The upper Paint Branch watershed is defined as the entire watershed north of
Fairland Road, the same area designated in 1980 by the State of Maryland as a
"Special Native Trout Management Area."
The Upper Paint Branch SPA includes additional safeguards to minimize the impacts
of development, and imposes an impervious surface cap of 10 percent for new
development throughout the headwaters area.
Any project, public or private, must meet Montgomery County SPA regulations and
guidelines in order to locate within the SPA (Chapter 19, Section 19-62.C,
Montgomery County Code). A project must demonstrate, through a water quality
plan, that certain site-specific watershed goals are met. The Montgomery County
Department of Permitting Services and Montgomery County Planning Board must
approve the water quality plan before any project can proceed. In the Upper
Paint Branch SPA, meeting watershed protection goals requires that the project
implement measures in four areas:
- Site imperviousness - There is a 10 percent upper limit on
impervious surface area within the site boundaries. Limiting site
imperviousness is considered a best management practice that is implemented in
addition to storm water management and sedimentation and erosion control
measures. Proposed projects must provide alternatives, such as redesign of
layout or site plan to reduce impervious surfaces, purchase off-site land
within the same sub-watershed to protect as "pervious reserve" land,
or change or reduce uses in the project, in order to stay within the limit if
the original project submission exceeds 10 percent. If site imperviousness
still exceeds 10 percent after all feasible options are incorporated, then the
project must request a waiver, on which the Planning Board acts.

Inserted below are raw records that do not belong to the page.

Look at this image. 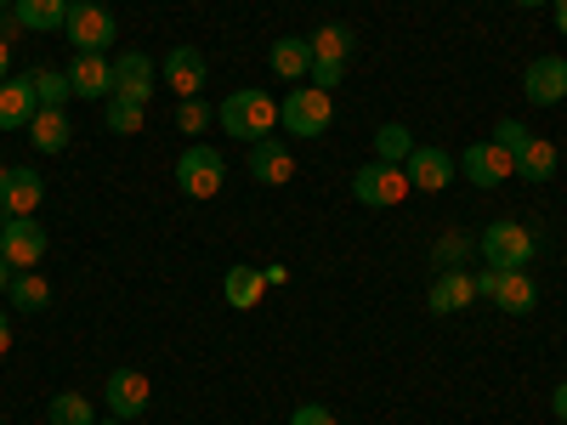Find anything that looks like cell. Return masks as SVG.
<instances>
[{
  "instance_id": "f1b7e54d",
  "label": "cell",
  "mask_w": 567,
  "mask_h": 425,
  "mask_svg": "<svg viewBox=\"0 0 567 425\" xmlns=\"http://www.w3.org/2000/svg\"><path fill=\"white\" fill-rule=\"evenodd\" d=\"M409 154H414V136H409V125H381V131H374V159L403 165Z\"/></svg>"
},
{
  "instance_id": "ffe728a7",
  "label": "cell",
  "mask_w": 567,
  "mask_h": 425,
  "mask_svg": "<svg viewBox=\"0 0 567 425\" xmlns=\"http://www.w3.org/2000/svg\"><path fill=\"white\" fill-rule=\"evenodd\" d=\"M34 85H29V74L23 80H0V131H29V120H34Z\"/></svg>"
},
{
  "instance_id": "b9f144b4",
  "label": "cell",
  "mask_w": 567,
  "mask_h": 425,
  "mask_svg": "<svg viewBox=\"0 0 567 425\" xmlns=\"http://www.w3.org/2000/svg\"><path fill=\"white\" fill-rule=\"evenodd\" d=\"M516 7H550V0H516Z\"/></svg>"
},
{
  "instance_id": "83f0119b",
  "label": "cell",
  "mask_w": 567,
  "mask_h": 425,
  "mask_svg": "<svg viewBox=\"0 0 567 425\" xmlns=\"http://www.w3.org/2000/svg\"><path fill=\"white\" fill-rule=\"evenodd\" d=\"M45 419L52 425H97V408H91V397H80V392H58L52 403H45Z\"/></svg>"
},
{
  "instance_id": "277c9868",
  "label": "cell",
  "mask_w": 567,
  "mask_h": 425,
  "mask_svg": "<svg viewBox=\"0 0 567 425\" xmlns=\"http://www.w3.org/2000/svg\"><path fill=\"white\" fill-rule=\"evenodd\" d=\"M477 245H483V261L499 267V272H523V267L534 261V250H539V245H534V232H528L523 221H505V216L483 227V239H477Z\"/></svg>"
},
{
  "instance_id": "8fae6325",
  "label": "cell",
  "mask_w": 567,
  "mask_h": 425,
  "mask_svg": "<svg viewBox=\"0 0 567 425\" xmlns=\"http://www.w3.org/2000/svg\"><path fill=\"white\" fill-rule=\"evenodd\" d=\"M523 97L534 103V108H556L561 97H567V58H534L528 63V74H523Z\"/></svg>"
},
{
  "instance_id": "e575fe53",
  "label": "cell",
  "mask_w": 567,
  "mask_h": 425,
  "mask_svg": "<svg viewBox=\"0 0 567 425\" xmlns=\"http://www.w3.org/2000/svg\"><path fill=\"white\" fill-rule=\"evenodd\" d=\"M471 283H477V296L494 301V283H499V267H483V272H471Z\"/></svg>"
},
{
  "instance_id": "ab89813d",
  "label": "cell",
  "mask_w": 567,
  "mask_h": 425,
  "mask_svg": "<svg viewBox=\"0 0 567 425\" xmlns=\"http://www.w3.org/2000/svg\"><path fill=\"white\" fill-rule=\"evenodd\" d=\"M7 283H12V261L0 256V296H7Z\"/></svg>"
},
{
  "instance_id": "8992f818",
  "label": "cell",
  "mask_w": 567,
  "mask_h": 425,
  "mask_svg": "<svg viewBox=\"0 0 567 425\" xmlns=\"http://www.w3.org/2000/svg\"><path fill=\"white\" fill-rule=\"evenodd\" d=\"M63 34H69L74 52H109L114 34H120V23H114V12H109V7H97V0H85V7H69Z\"/></svg>"
},
{
  "instance_id": "7a4b0ae2",
  "label": "cell",
  "mask_w": 567,
  "mask_h": 425,
  "mask_svg": "<svg viewBox=\"0 0 567 425\" xmlns=\"http://www.w3.org/2000/svg\"><path fill=\"white\" fill-rule=\"evenodd\" d=\"M414 194L403 165H386V159H369L363 170H352V199L369 205V210H398L403 199Z\"/></svg>"
},
{
  "instance_id": "7c38bea8",
  "label": "cell",
  "mask_w": 567,
  "mask_h": 425,
  "mask_svg": "<svg viewBox=\"0 0 567 425\" xmlns=\"http://www.w3.org/2000/svg\"><path fill=\"white\" fill-rule=\"evenodd\" d=\"M69 85H74V97H85V103H109L114 97V63L103 52H74Z\"/></svg>"
},
{
  "instance_id": "7402d4cb",
  "label": "cell",
  "mask_w": 567,
  "mask_h": 425,
  "mask_svg": "<svg viewBox=\"0 0 567 425\" xmlns=\"http://www.w3.org/2000/svg\"><path fill=\"white\" fill-rule=\"evenodd\" d=\"M69 136H74V125H69L63 108H34V120H29V142H34L40 154H63V148H69Z\"/></svg>"
},
{
  "instance_id": "e0dca14e",
  "label": "cell",
  "mask_w": 567,
  "mask_h": 425,
  "mask_svg": "<svg viewBox=\"0 0 567 425\" xmlns=\"http://www.w3.org/2000/svg\"><path fill=\"white\" fill-rule=\"evenodd\" d=\"M494 307L511 312V318H528V312L539 307V283L528 278V267H523V272H499V283H494Z\"/></svg>"
},
{
  "instance_id": "f546056e",
  "label": "cell",
  "mask_w": 567,
  "mask_h": 425,
  "mask_svg": "<svg viewBox=\"0 0 567 425\" xmlns=\"http://www.w3.org/2000/svg\"><path fill=\"white\" fill-rule=\"evenodd\" d=\"M103 120H109V131H114V136H136V131H142V120H148V108L131 103V97H109V103H103Z\"/></svg>"
},
{
  "instance_id": "44dd1931",
  "label": "cell",
  "mask_w": 567,
  "mask_h": 425,
  "mask_svg": "<svg viewBox=\"0 0 567 425\" xmlns=\"http://www.w3.org/2000/svg\"><path fill=\"white\" fill-rule=\"evenodd\" d=\"M267 63H272L278 80H307V74H312V45H307L301 34H284V40H272Z\"/></svg>"
},
{
  "instance_id": "30bf717a",
  "label": "cell",
  "mask_w": 567,
  "mask_h": 425,
  "mask_svg": "<svg viewBox=\"0 0 567 425\" xmlns=\"http://www.w3.org/2000/svg\"><path fill=\"white\" fill-rule=\"evenodd\" d=\"M403 176H409V187H420V194H443V187L460 176V165H454V154L420 148V142H414V154L403 159Z\"/></svg>"
},
{
  "instance_id": "836d02e7",
  "label": "cell",
  "mask_w": 567,
  "mask_h": 425,
  "mask_svg": "<svg viewBox=\"0 0 567 425\" xmlns=\"http://www.w3.org/2000/svg\"><path fill=\"white\" fill-rule=\"evenodd\" d=\"M290 425H336V414H329L323 403H301V408L290 414Z\"/></svg>"
},
{
  "instance_id": "f6af8a7d",
  "label": "cell",
  "mask_w": 567,
  "mask_h": 425,
  "mask_svg": "<svg viewBox=\"0 0 567 425\" xmlns=\"http://www.w3.org/2000/svg\"><path fill=\"white\" fill-rule=\"evenodd\" d=\"M0 176H7V159H0Z\"/></svg>"
},
{
  "instance_id": "1f68e13d",
  "label": "cell",
  "mask_w": 567,
  "mask_h": 425,
  "mask_svg": "<svg viewBox=\"0 0 567 425\" xmlns=\"http://www.w3.org/2000/svg\"><path fill=\"white\" fill-rule=\"evenodd\" d=\"M528 136H534V131H528L523 120H499V125H494V142H499V148H505L511 159H516V154L528 148Z\"/></svg>"
},
{
  "instance_id": "6da1fadb",
  "label": "cell",
  "mask_w": 567,
  "mask_h": 425,
  "mask_svg": "<svg viewBox=\"0 0 567 425\" xmlns=\"http://www.w3.org/2000/svg\"><path fill=\"white\" fill-rule=\"evenodd\" d=\"M216 125L233 136V142H250V148H256V142H267L272 136V125H278V103L267 97V91H233V97L216 108Z\"/></svg>"
},
{
  "instance_id": "9a60e30c",
  "label": "cell",
  "mask_w": 567,
  "mask_h": 425,
  "mask_svg": "<svg viewBox=\"0 0 567 425\" xmlns=\"http://www.w3.org/2000/svg\"><path fill=\"white\" fill-rule=\"evenodd\" d=\"M165 85L176 91V97H199V91H205V74H210V63H205V52H199V45H176V52L165 58Z\"/></svg>"
},
{
  "instance_id": "4316f807",
  "label": "cell",
  "mask_w": 567,
  "mask_h": 425,
  "mask_svg": "<svg viewBox=\"0 0 567 425\" xmlns=\"http://www.w3.org/2000/svg\"><path fill=\"white\" fill-rule=\"evenodd\" d=\"M29 85H34V103H40V108H63V103L74 97L69 69H34V74H29Z\"/></svg>"
},
{
  "instance_id": "7bdbcfd3",
  "label": "cell",
  "mask_w": 567,
  "mask_h": 425,
  "mask_svg": "<svg viewBox=\"0 0 567 425\" xmlns=\"http://www.w3.org/2000/svg\"><path fill=\"white\" fill-rule=\"evenodd\" d=\"M7 7H12V0H0V18H7Z\"/></svg>"
},
{
  "instance_id": "484cf974",
  "label": "cell",
  "mask_w": 567,
  "mask_h": 425,
  "mask_svg": "<svg viewBox=\"0 0 567 425\" xmlns=\"http://www.w3.org/2000/svg\"><path fill=\"white\" fill-rule=\"evenodd\" d=\"M516 176H523V182H550L556 176V142L528 136V148L516 154Z\"/></svg>"
},
{
  "instance_id": "cb8c5ba5",
  "label": "cell",
  "mask_w": 567,
  "mask_h": 425,
  "mask_svg": "<svg viewBox=\"0 0 567 425\" xmlns=\"http://www.w3.org/2000/svg\"><path fill=\"white\" fill-rule=\"evenodd\" d=\"M307 45H312V63H347L352 58V29L347 23H323V29L307 34Z\"/></svg>"
},
{
  "instance_id": "d4e9b609",
  "label": "cell",
  "mask_w": 567,
  "mask_h": 425,
  "mask_svg": "<svg viewBox=\"0 0 567 425\" xmlns=\"http://www.w3.org/2000/svg\"><path fill=\"white\" fill-rule=\"evenodd\" d=\"M7 296H12V307H18V312H45V307H52V283H45V278L29 267V272H12Z\"/></svg>"
},
{
  "instance_id": "3957f363",
  "label": "cell",
  "mask_w": 567,
  "mask_h": 425,
  "mask_svg": "<svg viewBox=\"0 0 567 425\" xmlns=\"http://www.w3.org/2000/svg\"><path fill=\"white\" fill-rule=\"evenodd\" d=\"M278 125L290 136H323L336 125V103H329V91H318V85H296V91H284Z\"/></svg>"
},
{
  "instance_id": "ba28073f",
  "label": "cell",
  "mask_w": 567,
  "mask_h": 425,
  "mask_svg": "<svg viewBox=\"0 0 567 425\" xmlns=\"http://www.w3.org/2000/svg\"><path fill=\"white\" fill-rule=\"evenodd\" d=\"M103 403H109L114 419H142V414H148V403H154L148 374H142V369H114L109 386H103Z\"/></svg>"
},
{
  "instance_id": "60d3db41",
  "label": "cell",
  "mask_w": 567,
  "mask_h": 425,
  "mask_svg": "<svg viewBox=\"0 0 567 425\" xmlns=\"http://www.w3.org/2000/svg\"><path fill=\"white\" fill-rule=\"evenodd\" d=\"M556 23H561V34H567V0H556Z\"/></svg>"
},
{
  "instance_id": "5b68a950",
  "label": "cell",
  "mask_w": 567,
  "mask_h": 425,
  "mask_svg": "<svg viewBox=\"0 0 567 425\" xmlns=\"http://www.w3.org/2000/svg\"><path fill=\"white\" fill-rule=\"evenodd\" d=\"M221 182H227V159L216 148H205V142H194V148L176 159V187L187 199H216Z\"/></svg>"
},
{
  "instance_id": "603a6c76",
  "label": "cell",
  "mask_w": 567,
  "mask_h": 425,
  "mask_svg": "<svg viewBox=\"0 0 567 425\" xmlns=\"http://www.w3.org/2000/svg\"><path fill=\"white\" fill-rule=\"evenodd\" d=\"M261 290H267V278L256 272V267H227V278H221V296H227V307H239V312H250V307H261Z\"/></svg>"
},
{
  "instance_id": "52a82bcc",
  "label": "cell",
  "mask_w": 567,
  "mask_h": 425,
  "mask_svg": "<svg viewBox=\"0 0 567 425\" xmlns=\"http://www.w3.org/2000/svg\"><path fill=\"white\" fill-rule=\"evenodd\" d=\"M0 256L12 261V272H29L45 261V227L34 216H7V227H0Z\"/></svg>"
},
{
  "instance_id": "d6986e66",
  "label": "cell",
  "mask_w": 567,
  "mask_h": 425,
  "mask_svg": "<svg viewBox=\"0 0 567 425\" xmlns=\"http://www.w3.org/2000/svg\"><path fill=\"white\" fill-rule=\"evenodd\" d=\"M250 176H256V182H267V187H284V182L296 176V159H290V148H284L278 136L256 142V148H250Z\"/></svg>"
},
{
  "instance_id": "bcb514c9",
  "label": "cell",
  "mask_w": 567,
  "mask_h": 425,
  "mask_svg": "<svg viewBox=\"0 0 567 425\" xmlns=\"http://www.w3.org/2000/svg\"><path fill=\"white\" fill-rule=\"evenodd\" d=\"M69 7H85V0H69Z\"/></svg>"
},
{
  "instance_id": "5bb4252c",
  "label": "cell",
  "mask_w": 567,
  "mask_h": 425,
  "mask_svg": "<svg viewBox=\"0 0 567 425\" xmlns=\"http://www.w3.org/2000/svg\"><path fill=\"white\" fill-rule=\"evenodd\" d=\"M40 199H45L40 170H29V165H7V176H0V205H7V216H34Z\"/></svg>"
},
{
  "instance_id": "f35d334b",
  "label": "cell",
  "mask_w": 567,
  "mask_h": 425,
  "mask_svg": "<svg viewBox=\"0 0 567 425\" xmlns=\"http://www.w3.org/2000/svg\"><path fill=\"white\" fill-rule=\"evenodd\" d=\"M550 408H556V419H561V425H567V381H561V386H556V397H550Z\"/></svg>"
},
{
  "instance_id": "9c48e42d",
  "label": "cell",
  "mask_w": 567,
  "mask_h": 425,
  "mask_svg": "<svg viewBox=\"0 0 567 425\" xmlns=\"http://www.w3.org/2000/svg\"><path fill=\"white\" fill-rule=\"evenodd\" d=\"M471 187H499L505 176H516V159L499 148V142H465V159H460Z\"/></svg>"
},
{
  "instance_id": "d590c367",
  "label": "cell",
  "mask_w": 567,
  "mask_h": 425,
  "mask_svg": "<svg viewBox=\"0 0 567 425\" xmlns=\"http://www.w3.org/2000/svg\"><path fill=\"white\" fill-rule=\"evenodd\" d=\"M460 250H465V239H443V245H437V261H443V272L454 267V256H460Z\"/></svg>"
},
{
  "instance_id": "2e32d148",
  "label": "cell",
  "mask_w": 567,
  "mask_h": 425,
  "mask_svg": "<svg viewBox=\"0 0 567 425\" xmlns=\"http://www.w3.org/2000/svg\"><path fill=\"white\" fill-rule=\"evenodd\" d=\"M471 301H477V283H471V272H465V267H449V272H437L432 296H425V307H432L437 318H449V312H465Z\"/></svg>"
},
{
  "instance_id": "d6a6232c",
  "label": "cell",
  "mask_w": 567,
  "mask_h": 425,
  "mask_svg": "<svg viewBox=\"0 0 567 425\" xmlns=\"http://www.w3.org/2000/svg\"><path fill=\"white\" fill-rule=\"evenodd\" d=\"M341 74H347V63H312L307 85H318V91H336V85H341Z\"/></svg>"
},
{
  "instance_id": "ee69618b",
  "label": "cell",
  "mask_w": 567,
  "mask_h": 425,
  "mask_svg": "<svg viewBox=\"0 0 567 425\" xmlns=\"http://www.w3.org/2000/svg\"><path fill=\"white\" fill-rule=\"evenodd\" d=\"M0 227H7V205H0Z\"/></svg>"
},
{
  "instance_id": "74e56055",
  "label": "cell",
  "mask_w": 567,
  "mask_h": 425,
  "mask_svg": "<svg viewBox=\"0 0 567 425\" xmlns=\"http://www.w3.org/2000/svg\"><path fill=\"white\" fill-rule=\"evenodd\" d=\"M7 352H12V318L0 312V357H7Z\"/></svg>"
},
{
  "instance_id": "ac0fdd59",
  "label": "cell",
  "mask_w": 567,
  "mask_h": 425,
  "mask_svg": "<svg viewBox=\"0 0 567 425\" xmlns=\"http://www.w3.org/2000/svg\"><path fill=\"white\" fill-rule=\"evenodd\" d=\"M12 23L29 34H58L69 23V0H12Z\"/></svg>"
},
{
  "instance_id": "8d00e7d4",
  "label": "cell",
  "mask_w": 567,
  "mask_h": 425,
  "mask_svg": "<svg viewBox=\"0 0 567 425\" xmlns=\"http://www.w3.org/2000/svg\"><path fill=\"white\" fill-rule=\"evenodd\" d=\"M0 80H12V40L0 34Z\"/></svg>"
},
{
  "instance_id": "4fadbf2b",
  "label": "cell",
  "mask_w": 567,
  "mask_h": 425,
  "mask_svg": "<svg viewBox=\"0 0 567 425\" xmlns=\"http://www.w3.org/2000/svg\"><path fill=\"white\" fill-rule=\"evenodd\" d=\"M154 80H159V69H154L148 52H120V58H114V97H131V103L148 108Z\"/></svg>"
},
{
  "instance_id": "4dcf8cb0",
  "label": "cell",
  "mask_w": 567,
  "mask_h": 425,
  "mask_svg": "<svg viewBox=\"0 0 567 425\" xmlns=\"http://www.w3.org/2000/svg\"><path fill=\"white\" fill-rule=\"evenodd\" d=\"M210 125H216V108H210V103H199V97H182V108H176V131H182V136H194V142H199Z\"/></svg>"
}]
</instances>
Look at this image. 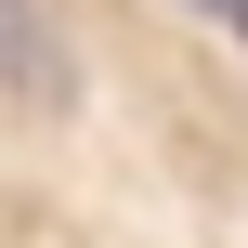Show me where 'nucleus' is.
<instances>
[{
    "instance_id": "f257e3e1",
    "label": "nucleus",
    "mask_w": 248,
    "mask_h": 248,
    "mask_svg": "<svg viewBox=\"0 0 248 248\" xmlns=\"http://www.w3.org/2000/svg\"><path fill=\"white\" fill-rule=\"evenodd\" d=\"M0 78L13 92H52V13L39 0H0Z\"/></svg>"
},
{
    "instance_id": "f03ea898",
    "label": "nucleus",
    "mask_w": 248,
    "mask_h": 248,
    "mask_svg": "<svg viewBox=\"0 0 248 248\" xmlns=\"http://www.w3.org/2000/svg\"><path fill=\"white\" fill-rule=\"evenodd\" d=\"M196 13H222V26H248V0H196Z\"/></svg>"
}]
</instances>
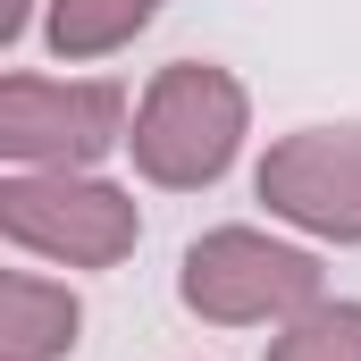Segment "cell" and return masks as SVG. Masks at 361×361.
I'll return each mask as SVG.
<instances>
[{
	"instance_id": "1",
	"label": "cell",
	"mask_w": 361,
	"mask_h": 361,
	"mask_svg": "<svg viewBox=\"0 0 361 361\" xmlns=\"http://www.w3.org/2000/svg\"><path fill=\"white\" fill-rule=\"evenodd\" d=\"M244 135H252L244 76L219 68V59H169L135 101L126 152H135V177L160 185V193H210L235 169Z\"/></svg>"
},
{
	"instance_id": "2",
	"label": "cell",
	"mask_w": 361,
	"mask_h": 361,
	"mask_svg": "<svg viewBox=\"0 0 361 361\" xmlns=\"http://www.w3.org/2000/svg\"><path fill=\"white\" fill-rule=\"evenodd\" d=\"M328 294L311 244H286L269 227H210L177 261V302L210 328H286Z\"/></svg>"
},
{
	"instance_id": "3",
	"label": "cell",
	"mask_w": 361,
	"mask_h": 361,
	"mask_svg": "<svg viewBox=\"0 0 361 361\" xmlns=\"http://www.w3.org/2000/svg\"><path fill=\"white\" fill-rule=\"evenodd\" d=\"M0 235L51 269H118L143 244L135 193L92 169H8L0 177Z\"/></svg>"
},
{
	"instance_id": "4",
	"label": "cell",
	"mask_w": 361,
	"mask_h": 361,
	"mask_svg": "<svg viewBox=\"0 0 361 361\" xmlns=\"http://www.w3.org/2000/svg\"><path fill=\"white\" fill-rule=\"evenodd\" d=\"M135 109L109 76H0V160L8 169H101Z\"/></svg>"
},
{
	"instance_id": "5",
	"label": "cell",
	"mask_w": 361,
	"mask_h": 361,
	"mask_svg": "<svg viewBox=\"0 0 361 361\" xmlns=\"http://www.w3.org/2000/svg\"><path fill=\"white\" fill-rule=\"evenodd\" d=\"M252 193L311 244H361V118L277 135L252 169Z\"/></svg>"
},
{
	"instance_id": "6",
	"label": "cell",
	"mask_w": 361,
	"mask_h": 361,
	"mask_svg": "<svg viewBox=\"0 0 361 361\" xmlns=\"http://www.w3.org/2000/svg\"><path fill=\"white\" fill-rule=\"evenodd\" d=\"M76 336H85L76 286H59L42 269H8V286H0V361H68Z\"/></svg>"
},
{
	"instance_id": "7",
	"label": "cell",
	"mask_w": 361,
	"mask_h": 361,
	"mask_svg": "<svg viewBox=\"0 0 361 361\" xmlns=\"http://www.w3.org/2000/svg\"><path fill=\"white\" fill-rule=\"evenodd\" d=\"M152 17H160V0H51L42 8V51L59 68H92V59L135 51V34Z\"/></svg>"
},
{
	"instance_id": "8",
	"label": "cell",
	"mask_w": 361,
	"mask_h": 361,
	"mask_svg": "<svg viewBox=\"0 0 361 361\" xmlns=\"http://www.w3.org/2000/svg\"><path fill=\"white\" fill-rule=\"evenodd\" d=\"M261 361H361V302L319 294L302 319L269 328V353H261Z\"/></svg>"
},
{
	"instance_id": "9",
	"label": "cell",
	"mask_w": 361,
	"mask_h": 361,
	"mask_svg": "<svg viewBox=\"0 0 361 361\" xmlns=\"http://www.w3.org/2000/svg\"><path fill=\"white\" fill-rule=\"evenodd\" d=\"M42 8H51V0H0V51H17V42L42 25Z\"/></svg>"
}]
</instances>
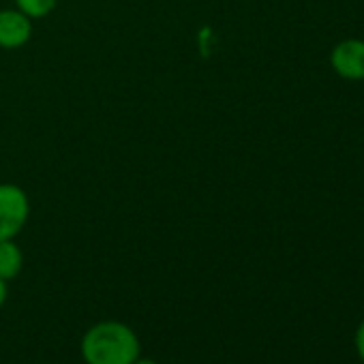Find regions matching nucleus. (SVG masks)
I'll return each instance as SVG.
<instances>
[{
  "instance_id": "7ed1b4c3",
  "label": "nucleus",
  "mask_w": 364,
  "mask_h": 364,
  "mask_svg": "<svg viewBox=\"0 0 364 364\" xmlns=\"http://www.w3.org/2000/svg\"><path fill=\"white\" fill-rule=\"evenodd\" d=\"M332 71L349 82L364 80V41L362 39H343L330 52Z\"/></svg>"
},
{
  "instance_id": "20e7f679",
  "label": "nucleus",
  "mask_w": 364,
  "mask_h": 364,
  "mask_svg": "<svg viewBox=\"0 0 364 364\" xmlns=\"http://www.w3.org/2000/svg\"><path fill=\"white\" fill-rule=\"evenodd\" d=\"M33 37V20L20 9L0 11V48L18 50L26 46Z\"/></svg>"
},
{
  "instance_id": "423d86ee",
  "label": "nucleus",
  "mask_w": 364,
  "mask_h": 364,
  "mask_svg": "<svg viewBox=\"0 0 364 364\" xmlns=\"http://www.w3.org/2000/svg\"><path fill=\"white\" fill-rule=\"evenodd\" d=\"M58 0H16L18 9L31 20H41L56 9Z\"/></svg>"
},
{
  "instance_id": "0eeeda50",
  "label": "nucleus",
  "mask_w": 364,
  "mask_h": 364,
  "mask_svg": "<svg viewBox=\"0 0 364 364\" xmlns=\"http://www.w3.org/2000/svg\"><path fill=\"white\" fill-rule=\"evenodd\" d=\"M353 345H355V351L360 355V360L364 362V319L360 321L358 330H355V336H353Z\"/></svg>"
},
{
  "instance_id": "39448f33",
  "label": "nucleus",
  "mask_w": 364,
  "mask_h": 364,
  "mask_svg": "<svg viewBox=\"0 0 364 364\" xmlns=\"http://www.w3.org/2000/svg\"><path fill=\"white\" fill-rule=\"evenodd\" d=\"M24 266V253L14 240H0V279L14 281Z\"/></svg>"
},
{
  "instance_id": "6e6552de",
  "label": "nucleus",
  "mask_w": 364,
  "mask_h": 364,
  "mask_svg": "<svg viewBox=\"0 0 364 364\" xmlns=\"http://www.w3.org/2000/svg\"><path fill=\"white\" fill-rule=\"evenodd\" d=\"M7 281H3V279H0V309H3L5 306V302H7Z\"/></svg>"
},
{
  "instance_id": "f03ea898",
  "label": "nucleus",
  "mask_w": 364,
  "mask_h": 364,
  "mask_svg": "<svg viewBox=\"0 0 364 364\" xmlns=\"http://www.w3.org/2000/svg\"><path fill=\"white\" fill-rule=\"evenodd\" d=\"M31 217V200L14 182L0 185V240H14Z\"/></svg>"
},
{
  "instance_id": "f257e3e1",
  "label": "nucleus",
  "mask_w": 364,
  "mask_h": 364,
  "mask_svg": "<svg viewBox=\"0 0 364 364\" xmlns=\"http://www.w3.org/2000/svg\"><path fill=\"white\" fill-rule=\"evenodd\" d=\"M80 353L86 364H133L141 355V343L131 326L105 319L84 332Z\"/></svg>"
},
{
  "instance_id": "1a4fd4ad",
  "label": "nucleus",
  "mask_w": 364,
  "mask_h": 364,
  "mask_svg": "<svg viewBox=\"0 0 364 364\" xmlns=\"http://www.w3.org/2000/svg\"><path fill=\"white\" fill-rule=\"evenodd\" d=\"M133 364H159V362H156V360H152V358H141V355H139Z\"/></svg>"
}]
</instances>
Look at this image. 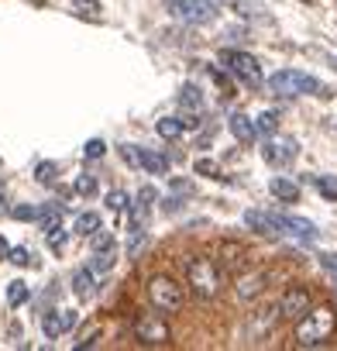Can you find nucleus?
<instances>
[{
    "instance_id": "20e7f679",
    "label": "nucleus",
    "mask_w": 337,
    "mask_h": 351,
    "mask_svg": "<svg viewBox=\"0 0 337 351\" xmlns=\"http://www.w3.org/2000/svg\"><path fill=\"white\" fill-rule=\"evenodd\" d=\"M145 293H148V303L155 310H162V313H179L186 306V300H190V289L179 279L165 276V272L162 276H151L148 286H145Z\"/></svg>"
},
{
    "instance_id": "2f4dec72",
    "label": "nucleus",
    "mask_w": 337,
    "mask_h": 351,
    "mask_svg": "<svg viewBox=\"0 0 337 351\" xmlns=\"http://www.w3.org/2000/svg\"><path fill=\"white\" fill-rule=\"evenodd\" d=\"M55 172H59L55 162H42V165L35 169V180H38L42 186H52V183H55Z\"/></svg>"
},
{
    "instance_id": "aec40b11",
    "label": "nucleus",
    "mask_w": 337,
    "mask_h": 351,
    "mask_svg": "<svg viewBox=\"0 0 337 351\" xmlns=\"http://www.w3.org/2000/svg\"><path fill=\"white\" fill-rule=\"evenodd\" d=\"M73 293H76L79 300H90V296L97 293V279H93V269H90V265L73 272Z\"/></svg>"
},
{
    "instance_id": "37998d69",
    "label": "nucleus",
    "mask_w": 337,
    "mask_h": 351,
    "mask_svg": "<svg viewBox=\"0 0 337 351\" xmlns=\"http://www.w3.org/2000/svg\"><path fill=\"white\" fill-rule=\"evenodd\" d=\"M4 197H8V186H4V180H0V204H4Z\"/></svg>"
},
{
    "instance_id": "f704fd0d",
    "label": "nucleus",
    "mask_w": 337,
    "mask_h": 351,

- SPA buffers - Buffers around natural features such as streams, wetlands, seeps, springs, and
floodplains are defined and preserved as undisturbed conservation areas. If a
proposed project encroaches within such buffer areas or natural features, the
project must be modified to avoid or minimize encroachments when feasible. If
buffer encroachment cannot be avoided, the project must request a waiver; the
Planning Board acts on the waiver.
- Storm water management measures - Measures must be shown
to meet goals set forth in the water quality plan. Measures are in-series to
better ensure long-term effectiveness. Measures are collectively used to
accomplish such goals as maintaining stream base flow, preventing erosive storm
water runoff, preventing stream temperature impacts, and protecting seeps,
springs, and wetlands.
- Sediment and erosion control measures - Measures must be
shown to meet goals set forth in the water quality plan. Stringent measures are
used to accomplish such goals as minimizing sediment loads to receiving stream
systems.
The SPA law, regulations, and guidelines are found in the following documents:Chapter 19, Article V, Sections 19-60
through 19-68 of the Montgomery County Code; Montgomery County Executive
Regulation 29-95, Regulations for Water Quality Review - Special Protection
Areas; Environmental Guidelines - Guidelines for Environmental Management of
Development in Montgomery County, approved by the Montgomery County Planning
Board, February 1997; Montgomery County Emergency Bill No. 24-00, Real Property
Disclosure, Special Protection Area.